- **Text segment**
- - - - - - -

[BioC] how to revert to an older limma version?

Wed Jul 11 20:36:54 CEST 2007

Hi Maya -- Providing sessionInfo and a transcript of your session
really helped. Please see the comments below. I am responding to the
list, so that others may benefit.

Martin

"Maya Bercovich" <MayaB at tauex.tau.ac.il> writes:

> -----Original Message-----
> From: Martin Morgan [mailto:mtmorgan at fhcrc.org] 
> Sent: 10 July, 2007 3:58 PM
> To: Maya Bercovich
> Cc: Seth Falcon; bioconductor at stat.math.ethz.ch
> Subject: Re: [BioC] how to revert to an older limma version?
>
> Hi Maya -- Here are my suggestions. Most important, cut and paste
> command and results from your R session, so that we can see what is
> going on
>
> 1. Please, please include the output of sessionInfo(). You can cut and
>    paste this from your R session into the email. Do this after you
>    have reproduced the error. 
>
>> sessionInfo()
> R version 2.5.0 (2007-04-23)
> i686-redhat-linux-gnu
>
> locale:
> LC_CTYPE=en_US.UTF-8;LC_NUMERIC=C;LC_TIME=en_US.UTF-8;LC_COLLATE=en_US.U
> TF-8;LC_MONETARY=en_US.UTF-8;LC_MESSAGES=en_US.UTF-8;LC_PAPER=en_US.UTF-
> 8;LC_NAME=C;LC_ADDRESS=C;LC_TELEPHONE=C;LC_MEASUREMENT=en_US.UTF-8;LC_ID
> ENTIFICATION=C
>
> attached base packages:
> [1] "tools"     "tcltk"     "stats"     "graphics"  "grDevices" "utils"
> [7] "datasets"  "methods"   "base"
>
> other attached packages:
>     Biobase     reldist      marray   tkWidgets      DynDoc widgetTools
>    "1.14.0"     "1.5-5"    "1.14.0"    "1.14.0"    "1.14.0"    "1.12.0"
>       limma
>    "2.10.5"

- - - - - - -

- **Your tasks**
a. In the mailing-list thread about reverting to an older limma version, what limma version does the sessionInfo() output list?
b. Continue the mailing-list thread about reverting to an older limma version from the point where it stops.
The records are not needed for this work.

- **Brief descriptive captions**
- - - - - - -

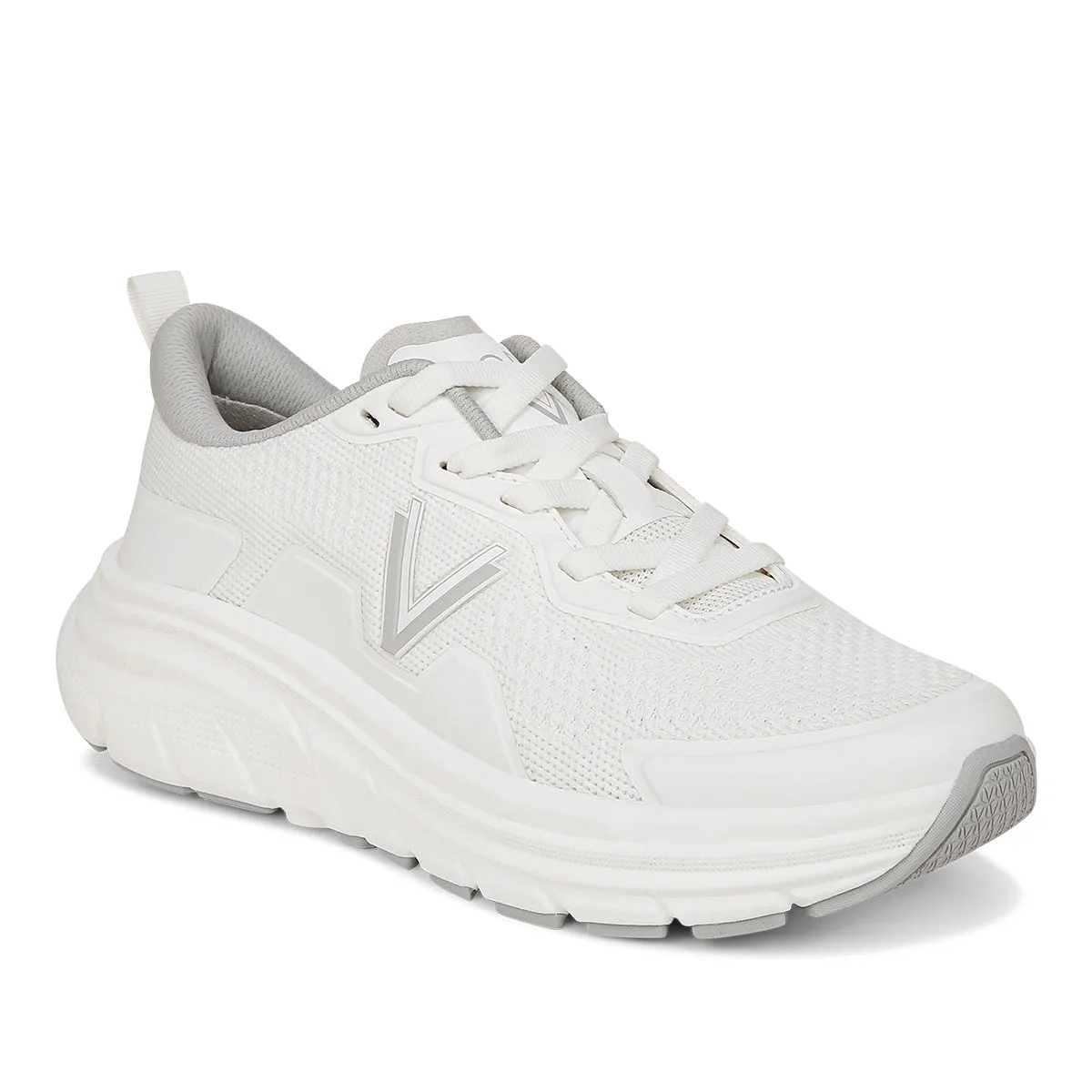 Walk Max Lace Up Sneaker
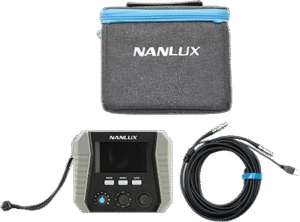 NANLUX WC-LM6P-C1 Controller Dyno & Evoke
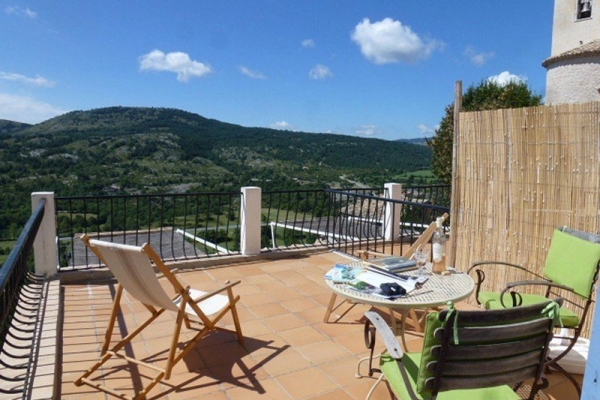 Maison de luxe à vendre à Coursegoules, 649 000 €, Photo 5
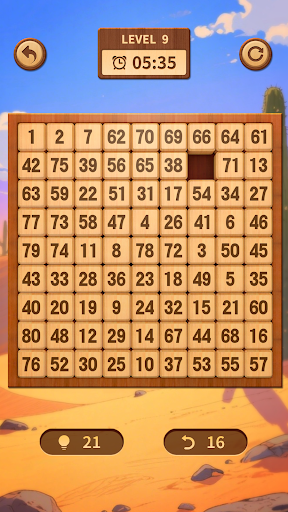 Numpuz: Juegos de números clásicos Numpuz: Juegos de números clásicos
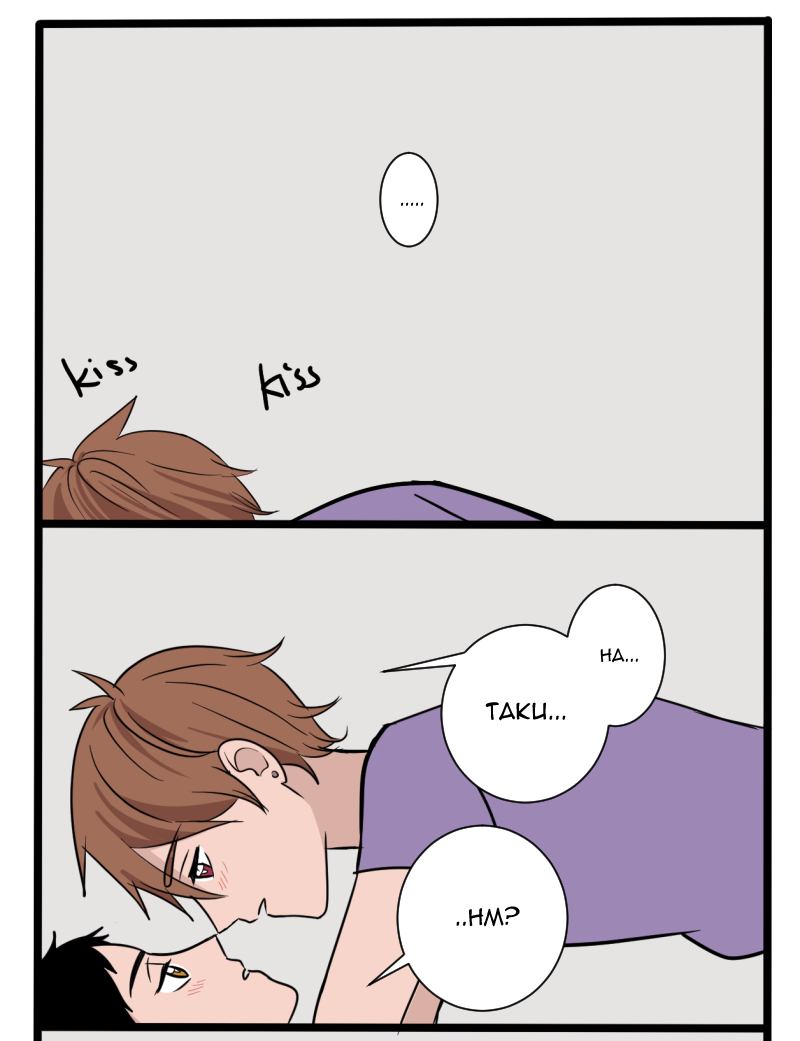 apathetic boyfriends Chapter 333 page 1 -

- - - - - - -

- **Task-by-task outputs**
a. Version 2.10.5.

b.
This is really helpful. Here's where my system starts: 

> sessionInfo()
R version 2.6.0 Under development (unstable) (2007-07-09 r42160) 
x86_64-unknown-linux-gnu 

locale:
LC_CTYPE=en_US;LC_NUMERIC=C;LC_TIME=en_US;LC_COLLATE=en_US;LC_MONETARY=en_US;LC_MESSAGES=en_US;LC_PAPER=en_US;LC_NAME=C;LC_ADDRESS=C;LC_TELEPHONE=C;LC_MEASUREMENT=en_US;LC_IDENTIFICATION=C

Notice that these are en_US, whereas yours are en_US.UTF-8

> 2. Report the exact command that causes the error, and error message.
>    Do this by copying and pasting the relevant portions of your R
>    session. For instance, we do not yet know whether you provide your
>    own column names, or what type of files you are trying to read.
>
> The Data file is a GenePix output gpr file
>
> The commands I'm running and error message:
>
>
>> library(limma)
>> library(marray)
> Loading required package: tkWidgets
> Loading required package: widgetTools
> Loading required package: tcltk
> Loading Tcl/Tk interface ... done
> Loading required package: DynDoc
>> library(reldist)
> Relative Distribution Methods
> Version 1.5-5 created on April 1, 2006.
> copyright (c) 2003, Mark S. Handcock, University of Washington
>                     Martina Morris, University of Washington
> Type help(package="reldist") to get started.
>> library(Biobase)
> Loading required package: tools
>
> Welcome to Bioconductor
>
>   Vignettes contain introductory material. To view, type
>   'openVignette()'. To cite Bioconductor, see
>   'citation("Biobase")' and for packages 'citation(pkgname)'.
>
>> setwd("/mnt/lifestore/Biotech/DannyS_Shared/Users/Revital/ssdp/")
>> path<-"/mnt/lifestore/Biotech/DannyS_Shared/Users/Revital/ssdp/"
>>
>> targets.RG1 <- readTargets("ssdpA270607.txt")
>>
>> targets.RG2 <- readTargets("ssdpB270607.txt")
>>
>> RG1 <- read.maimages(targets.RG1$Filename,
> columns=list(Rf="F635Median",Gf="F532Median",Rb="B635Median",Gb="B532Med
> ian"), path=path)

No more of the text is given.